Not the sexiest of all automotive parts, the Pitman Arm, named after railroad engineer George Pitman, is tasked with steering your car. The Pitman takes the circular motion generated by the sector shaft and converts it so that it can be used to turn the wheels. The Pitman arm, supported by the sector arm, is attached directly to the steering gearbox.
The Pitman Arm needs regular maintenance. If it receives that maintenance, it will easily last the life of your car. However, if you fail to give it regular maintenance, you will find that between 30,000 and 50,000 miles, your car's steering will falter. To prevent this, vehicle owners should have their Pitman Arm inspected regularly.
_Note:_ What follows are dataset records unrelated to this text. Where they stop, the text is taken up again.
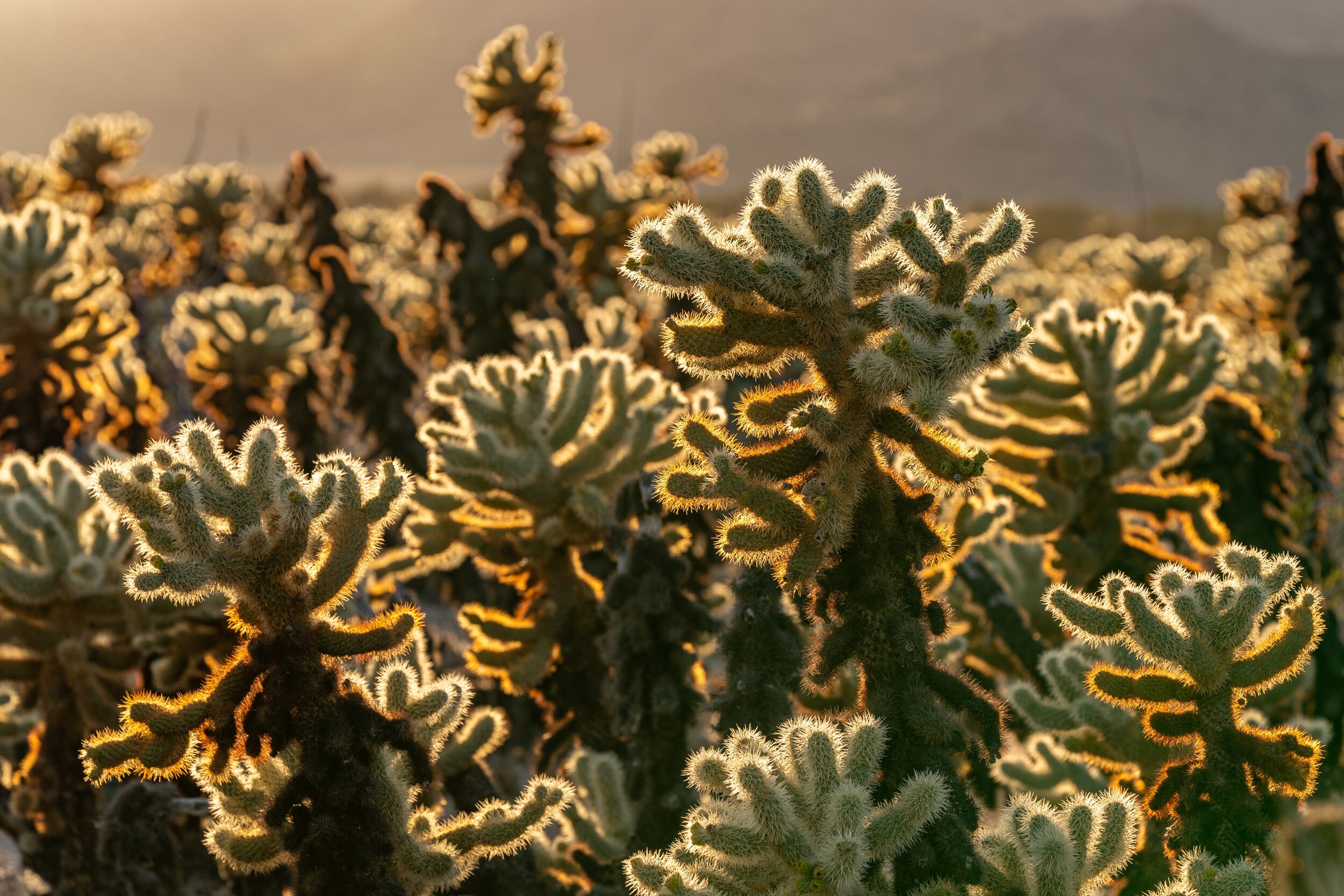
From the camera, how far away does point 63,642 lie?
5.23 metres

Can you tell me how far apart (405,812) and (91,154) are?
16750 millimetres

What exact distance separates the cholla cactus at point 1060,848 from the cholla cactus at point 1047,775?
1.85m

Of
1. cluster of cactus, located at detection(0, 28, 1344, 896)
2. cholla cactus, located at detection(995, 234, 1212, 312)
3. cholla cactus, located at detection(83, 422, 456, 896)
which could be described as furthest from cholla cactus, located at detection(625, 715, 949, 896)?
cholla cactus, located at detection(995, 234, 1212, 312)

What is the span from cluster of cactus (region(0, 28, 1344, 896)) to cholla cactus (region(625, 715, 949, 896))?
0.04 ft

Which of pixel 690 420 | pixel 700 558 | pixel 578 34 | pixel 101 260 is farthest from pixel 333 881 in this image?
pixel 578 34

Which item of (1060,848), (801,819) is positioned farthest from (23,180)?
(1060,848)

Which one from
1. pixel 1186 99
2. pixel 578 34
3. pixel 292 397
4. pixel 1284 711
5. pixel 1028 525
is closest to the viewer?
pixel 1028 525

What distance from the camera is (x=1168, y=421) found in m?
6.37

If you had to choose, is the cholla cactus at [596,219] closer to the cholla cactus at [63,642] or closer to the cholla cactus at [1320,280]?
the cholla cactus at [1320,280]

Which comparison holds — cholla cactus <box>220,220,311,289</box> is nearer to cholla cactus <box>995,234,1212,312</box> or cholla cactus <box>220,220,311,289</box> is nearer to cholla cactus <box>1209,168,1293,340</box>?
cholla cactus <box>995,234,1212,312</box>

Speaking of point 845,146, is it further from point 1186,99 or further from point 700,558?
point 700,558

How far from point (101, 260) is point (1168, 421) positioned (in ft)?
42.9

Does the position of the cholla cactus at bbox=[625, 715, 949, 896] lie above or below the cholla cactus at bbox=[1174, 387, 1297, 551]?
below

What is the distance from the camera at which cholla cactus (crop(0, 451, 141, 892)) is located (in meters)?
5.19
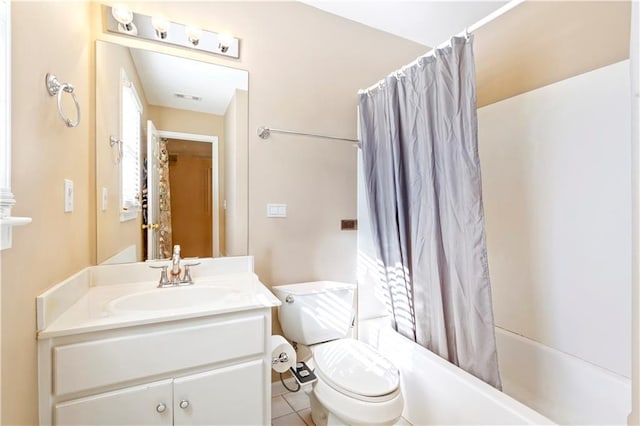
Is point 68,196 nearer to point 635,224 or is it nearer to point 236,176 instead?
point 236,176

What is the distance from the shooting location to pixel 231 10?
5.67 ft

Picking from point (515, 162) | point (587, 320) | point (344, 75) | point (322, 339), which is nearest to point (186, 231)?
point (322, 339)

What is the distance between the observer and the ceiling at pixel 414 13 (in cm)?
196

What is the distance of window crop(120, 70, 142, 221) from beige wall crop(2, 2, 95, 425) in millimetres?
230

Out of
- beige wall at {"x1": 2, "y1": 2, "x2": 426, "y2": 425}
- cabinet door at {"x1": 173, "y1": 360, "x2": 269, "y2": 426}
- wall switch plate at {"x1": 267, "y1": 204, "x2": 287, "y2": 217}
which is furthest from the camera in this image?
wall switch plate at {"x1": 267, "y1": 204, "x2": 287, "y2": 217}

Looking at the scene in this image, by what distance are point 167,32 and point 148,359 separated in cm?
158

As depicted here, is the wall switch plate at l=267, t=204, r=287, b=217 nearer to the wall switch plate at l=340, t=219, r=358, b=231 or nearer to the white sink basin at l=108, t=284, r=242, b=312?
the wall switch plate at l=340, t=219, r=358, b=231

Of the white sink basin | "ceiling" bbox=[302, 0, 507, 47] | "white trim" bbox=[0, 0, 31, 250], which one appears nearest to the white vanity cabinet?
the white sink basin

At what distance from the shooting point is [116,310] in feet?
3.70

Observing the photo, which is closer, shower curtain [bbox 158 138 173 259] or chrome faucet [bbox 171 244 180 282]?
chrome faucet [bbox 171 244 180 282]

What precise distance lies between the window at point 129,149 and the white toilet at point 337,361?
0.91 metres

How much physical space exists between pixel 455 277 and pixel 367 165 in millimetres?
860

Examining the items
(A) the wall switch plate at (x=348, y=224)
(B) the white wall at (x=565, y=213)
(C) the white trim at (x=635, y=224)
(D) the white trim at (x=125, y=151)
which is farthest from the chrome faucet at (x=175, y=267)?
(B) the white wall at (x=565, y=213)

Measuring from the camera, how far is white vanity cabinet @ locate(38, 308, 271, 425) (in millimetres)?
948
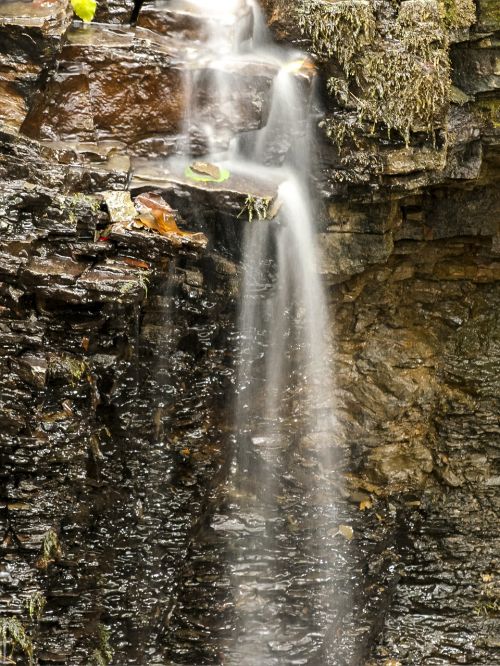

A six-month inspection of the steering gear is more than adequate for most driving. However, if you drive in rough, rocky, off-road or other harsh conditions, the Pitman Arm will deteriorate quickly. It is wise to have it inspected, and replaced, if need be, on a three-month basis if this is the case. This may seem drastic, but remember that if your car's front wheels are taking a pounding, the Pitman Arm, as it sits on the steering gearbox, does too.
If you fail to follow the service recommendations in your owner's manual, you run the very real risk of losing steering control due to Pitman Arm failure. When the Pitman Arm fails, there is no longer a connection between the sector shaft and the wheels. When that direct connection is lost, you lose the ability to steer, which can result in dangerous consequences.